The talent situation adds another dimension. Key AI researchers have been leaving OpenAI. While this isn't unique (talent rotates across all frontier labs), it's harder to replace researchers at this level than it is to replace capital. There are only so many people on the planet who can push the frontier of AI capabilities, and they have more options than ever.
Then there's the Elon Musk lawsuit asking for $134 billion in damages. Whether it succeeds legally is debatable. That it exists at all, filed by someone with the resources and motivation to make it as painful as possible, is another variable that no financial projection can fully account for.
Too Big to Fail, Too Expensive to Sustain
I keep arriving at the same conclusion: OpenAI probably survives, but not on the terms it's currently projecting.
The "too big to fail" logic is compelling. Over $60 billion in invested capital. Major banks, sovereign wealth funds, and some of the largest VCs in history have their reputations tied to this outcome. The US government has strategic interest in maintaining a leading AI company. The economic and political costs of letting OpenAI collapse are high enough that someone will step in before it happens.
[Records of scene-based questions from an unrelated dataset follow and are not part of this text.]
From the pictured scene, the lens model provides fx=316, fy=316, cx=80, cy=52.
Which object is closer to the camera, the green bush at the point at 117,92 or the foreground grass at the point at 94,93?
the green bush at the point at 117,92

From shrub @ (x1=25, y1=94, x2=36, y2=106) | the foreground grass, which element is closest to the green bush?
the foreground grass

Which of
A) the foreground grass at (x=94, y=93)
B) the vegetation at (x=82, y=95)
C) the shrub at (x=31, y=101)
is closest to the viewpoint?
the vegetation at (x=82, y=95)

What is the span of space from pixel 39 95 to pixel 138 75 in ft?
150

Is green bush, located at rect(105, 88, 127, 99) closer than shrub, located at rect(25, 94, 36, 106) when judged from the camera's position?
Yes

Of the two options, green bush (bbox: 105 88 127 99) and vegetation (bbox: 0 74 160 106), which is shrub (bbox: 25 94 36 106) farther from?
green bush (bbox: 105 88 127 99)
But surviving and thriving are different things. The most likely path looks something like this: OpenAI rushes toward an IPO while public enthusiasm for AI is still high, shifting the burden of funding from private investors to public markets. This is probably their best move. The window for an AI IPO at a premium valuation is open now, but the market's patience with unprofitable AI companies isn't infinite. Waiting until 2030 to go public, after securing 20 to 30 gigawatts of data center capacity, risks running into a market that's already digested the AI hype and wants to see actual margins.
The alternative scenarios are less attractive. Government funding comes with strings. Acquisition by Microsoft (or anyone else) means losing independence and likely losing Sam Altman's vision for the company's trajectory. More private funding means more dilution and increasingly desperate deal terms, like SoftBank's last-minute scramble.
What This Means If You Work With AI
For practitioners and business leaders, the takeaway isn't "avoid OpenAI." It's "don't build your AI strategy around any single provider."
I learned this through direct experience. When I moved from GPT-4 to Claude for my daily work, the transition was seamless precisely because I hadn't locked myself into OpenAI's proprietary features. My prompts, my workflows, my integrations all worked across providers with minor adjustments. The teams I advise who went deep on OpenAI-specific APIs and tooling face a harder migration path.
The broader lesson is about how AI infrastructure economics are shaking out. The cost of inference is dropping fast (I wrote recently about Minimax's model costing $1,892 per year for continuous operation). The models themselves are converging in quality. What matters increasingly is the application layer: how you use AI, not which company's model sits underneath.
OpenAI might IPO at a massive valuation and prove everyone wrong. Or it might become the next cautionary tale about scaling costs outpacing revenue. Either way, the AI capabilities it helped create aren't going anywhere. The models will keep getting better, cheaper, and more accessible regardless of what happens to any single company's balance sheet.
Build your systems to be portable. Invest in understanding AI architecture, not just AI brands. And watch the IPO filing closely when it drops, because the S-1 will contain the most honest accounting of OpenAI's position that we've ever seen.
The company that started the AI revolution might not be the one that finishes it. That's not a failure story. That's how technology markets work.